EXTRACTED MATERIAL
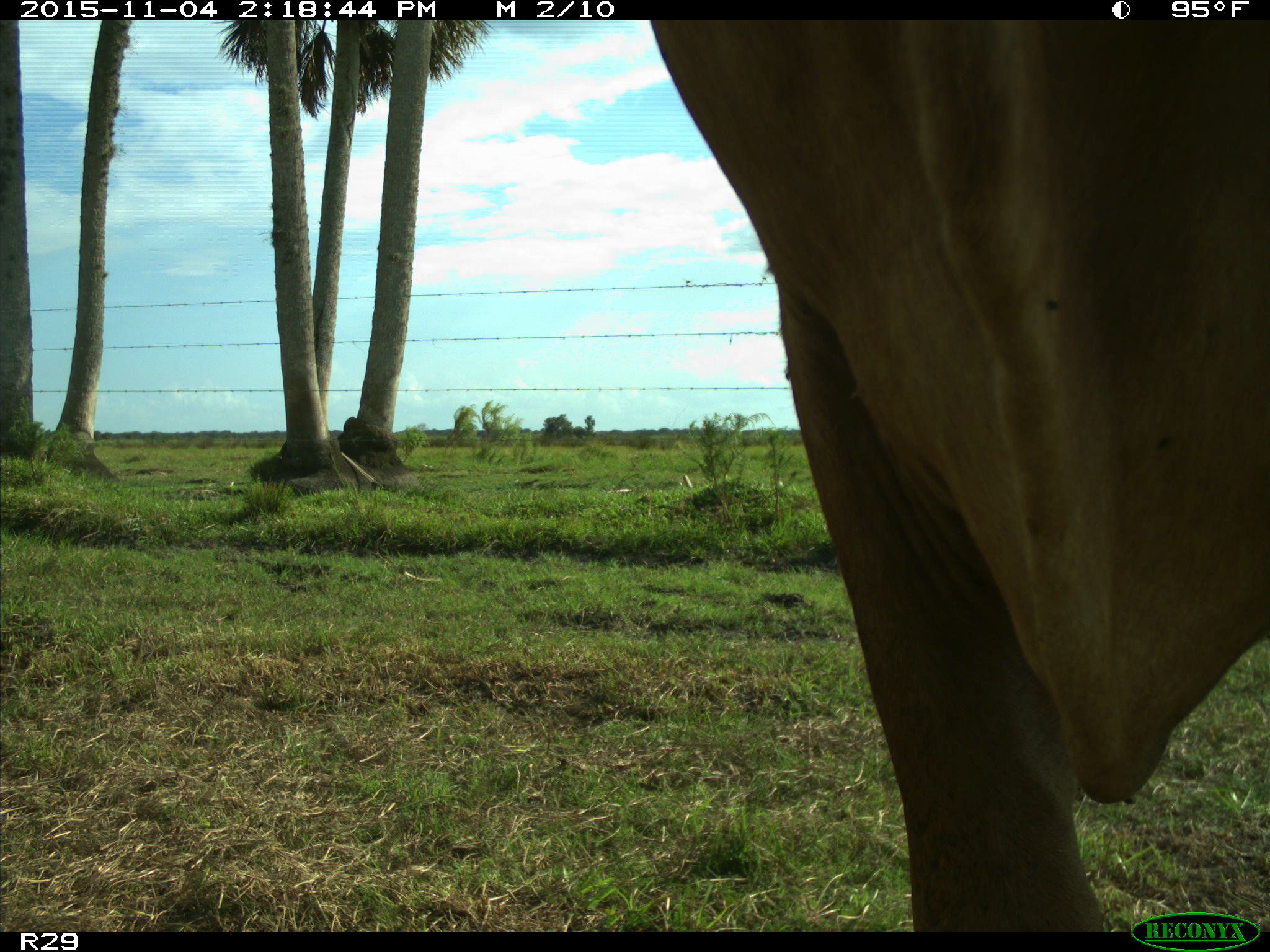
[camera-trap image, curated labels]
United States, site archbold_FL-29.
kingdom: Animalia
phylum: Chordata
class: Mammalia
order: Artiodactyla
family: Bovidae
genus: Bos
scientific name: Bos taurus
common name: domestic cow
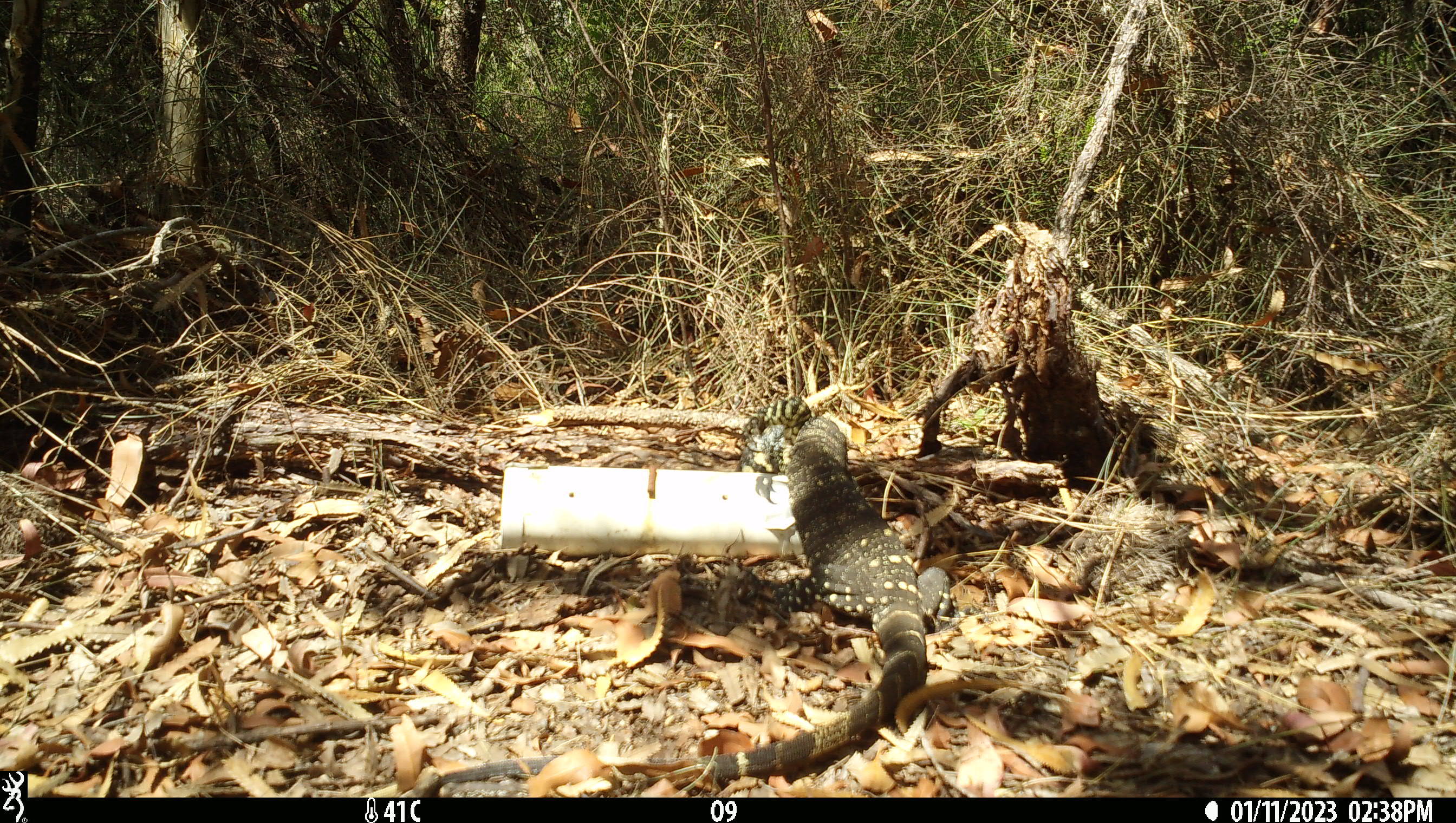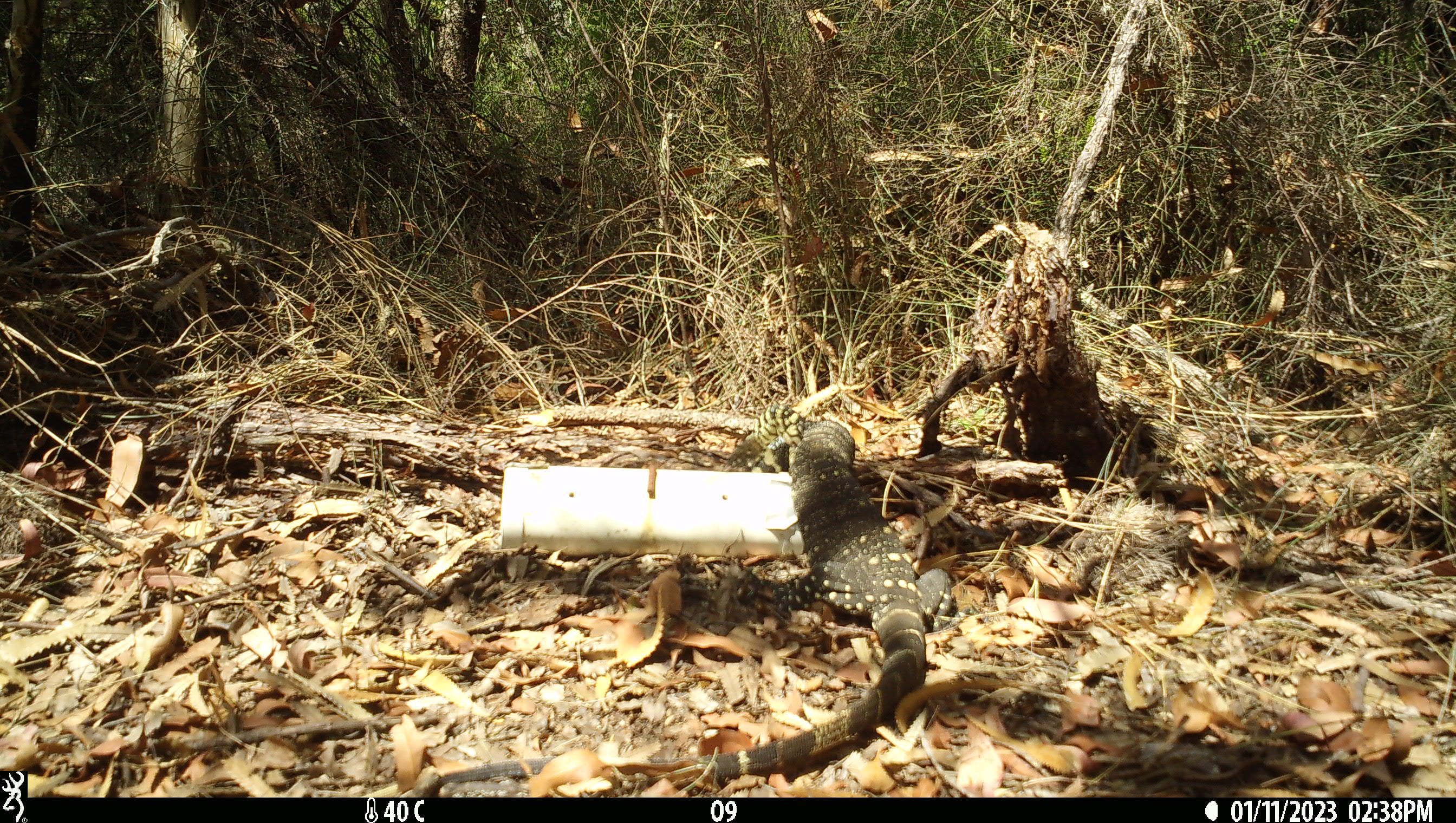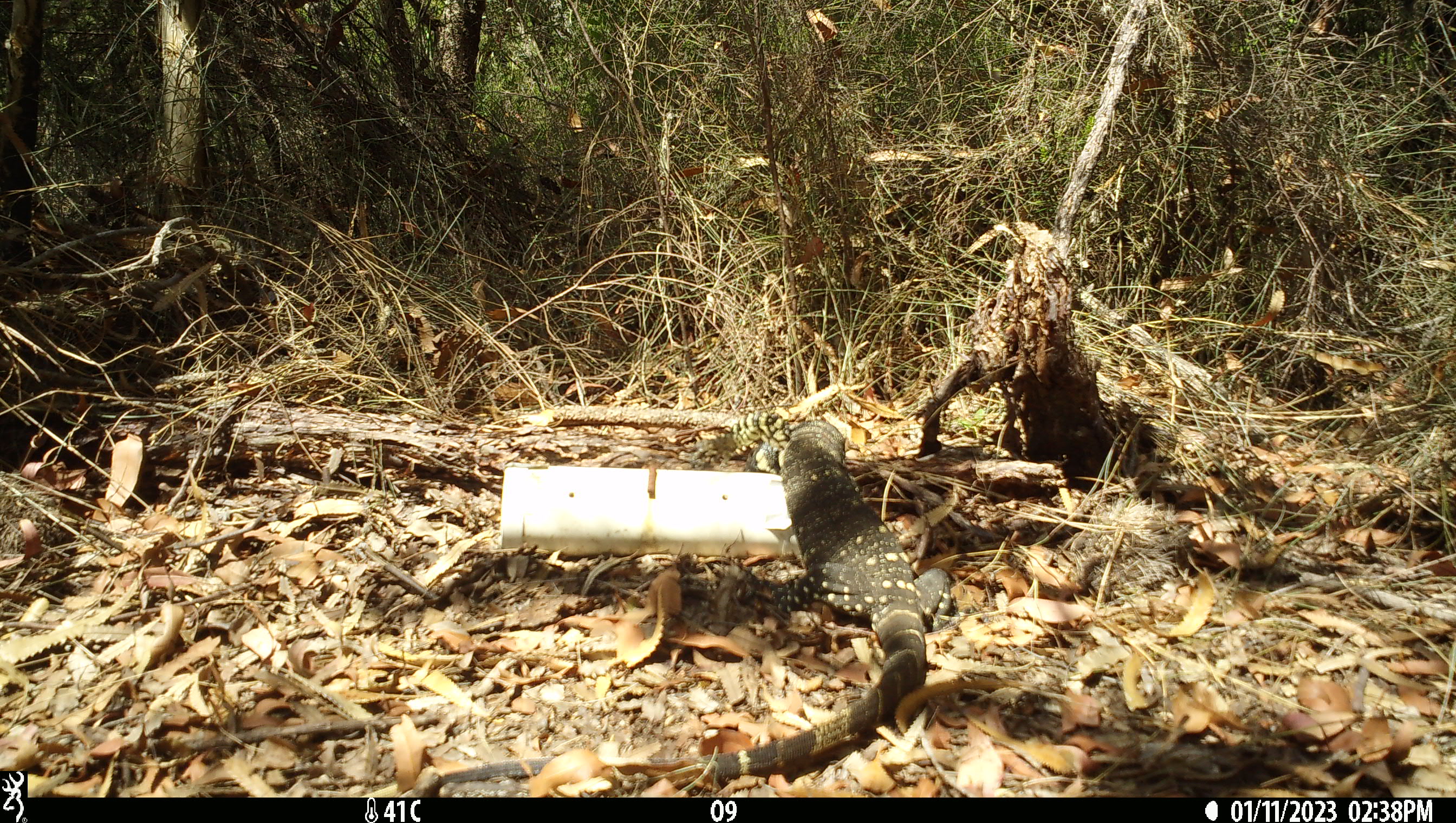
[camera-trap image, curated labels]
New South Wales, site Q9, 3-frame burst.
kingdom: Animalia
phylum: Chordata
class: Reptilia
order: Squamata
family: Varanidae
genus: Varanus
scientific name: Varanus varius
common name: lace monitor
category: goanna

PROBLEM
Except for the pictures, set down each line of the records exactly as it appears.

RESULT FOR THIS EXERCISE
[camera-trap image, curated labels]
United States, site archbold_FL-29.
kingdom: Animalia
phylum: Chordata
class: Mammalia
order: Artiodactyla
family: Bovidae
genus: Bos
scientific name: Bos taurus
common name: domestic cow
[camera-trap image, curated labels]
New South Wales, site Q9, 3-frame burst.
kingdom: Animalia
phylum: Chordata
class: Reptilia
order: Squamata
family: Varanidae
genus: Varanus
scientific name: Varanus varius
common name: lace monitor
category: goanna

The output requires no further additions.